No mesmo sentido, lembramos também as conclusões do Comité das Nações Unidas para os Direitos Sociais e Económicos, de 30 de março de 2023, relativas a Portugal, em especial a recomendação do parágrafo 27 sobre o Estado dar continuidade aos esforços de garantir condições habitacionais adequadas às populações. Tal como refere a alínea b (do mesmo parágrafo), dando prioridade a pessoas em risco de ficarem em situação de sem-abrigo e concebendo uma estratégia, com consulta ampla e genuína das pessoas afetadas, para resolver o problema dos sem-abrigo e, sobretudo, para ajudar as pessoas a encontrarem soluções de habitação sustentáveis que lhes permitam exercer outros direitos consagrados no Pacto Internacional sobre os Direitos Económicos, Sociais e Culturais.
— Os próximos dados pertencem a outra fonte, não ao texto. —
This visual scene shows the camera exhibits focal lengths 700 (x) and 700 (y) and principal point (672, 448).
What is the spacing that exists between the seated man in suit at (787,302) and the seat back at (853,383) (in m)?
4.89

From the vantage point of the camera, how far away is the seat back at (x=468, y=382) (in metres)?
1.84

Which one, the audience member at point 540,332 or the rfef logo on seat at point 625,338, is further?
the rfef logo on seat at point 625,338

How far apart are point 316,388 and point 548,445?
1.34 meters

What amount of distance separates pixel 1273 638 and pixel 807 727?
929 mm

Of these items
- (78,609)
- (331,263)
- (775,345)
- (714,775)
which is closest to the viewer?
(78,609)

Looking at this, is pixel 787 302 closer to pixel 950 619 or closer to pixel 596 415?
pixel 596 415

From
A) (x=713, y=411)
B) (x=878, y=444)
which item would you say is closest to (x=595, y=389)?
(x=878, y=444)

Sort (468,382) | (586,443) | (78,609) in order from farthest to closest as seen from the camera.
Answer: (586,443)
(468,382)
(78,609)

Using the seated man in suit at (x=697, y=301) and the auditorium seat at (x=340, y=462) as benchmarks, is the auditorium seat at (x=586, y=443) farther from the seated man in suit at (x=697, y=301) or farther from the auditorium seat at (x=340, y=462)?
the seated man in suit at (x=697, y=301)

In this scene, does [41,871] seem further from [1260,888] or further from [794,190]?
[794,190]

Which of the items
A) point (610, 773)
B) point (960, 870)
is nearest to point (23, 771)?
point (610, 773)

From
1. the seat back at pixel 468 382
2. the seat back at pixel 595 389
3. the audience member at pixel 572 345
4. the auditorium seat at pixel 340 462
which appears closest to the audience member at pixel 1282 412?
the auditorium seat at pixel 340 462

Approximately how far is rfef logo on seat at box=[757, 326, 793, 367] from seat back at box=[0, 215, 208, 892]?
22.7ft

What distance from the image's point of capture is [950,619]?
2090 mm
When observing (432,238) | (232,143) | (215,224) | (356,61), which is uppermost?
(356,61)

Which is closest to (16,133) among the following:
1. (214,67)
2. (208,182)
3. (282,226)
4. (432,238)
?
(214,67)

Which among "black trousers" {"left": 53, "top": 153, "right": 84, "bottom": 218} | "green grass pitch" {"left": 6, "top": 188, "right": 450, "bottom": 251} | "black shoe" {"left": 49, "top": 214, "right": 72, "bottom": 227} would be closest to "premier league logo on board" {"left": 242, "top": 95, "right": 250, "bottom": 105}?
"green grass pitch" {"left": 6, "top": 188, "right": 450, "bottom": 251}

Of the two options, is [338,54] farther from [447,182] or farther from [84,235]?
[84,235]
Dada a ausência de respostas, a Amnistia Internacional – Portugal torna público o seu apelo para que, em primeiro lugar, sejam encontradas soluções céleres, inclusivas e respeitadoras dos direitos humanos de todos os envolvidos e, em segundo, para assegurar o respeito e o cumprimento efetivo da Lei de Bases da Habitação, nomeadamente no que diz respeito às garantias em caso de despejos, bem como a que a sua aplicação seja feita em conformidade com o direito internacional e as normas internacionais, incluindo os Princípios-base e Diretrizes das Nações Unidas sobre Despejos e Deslocamentos com base no Desenvolvimento.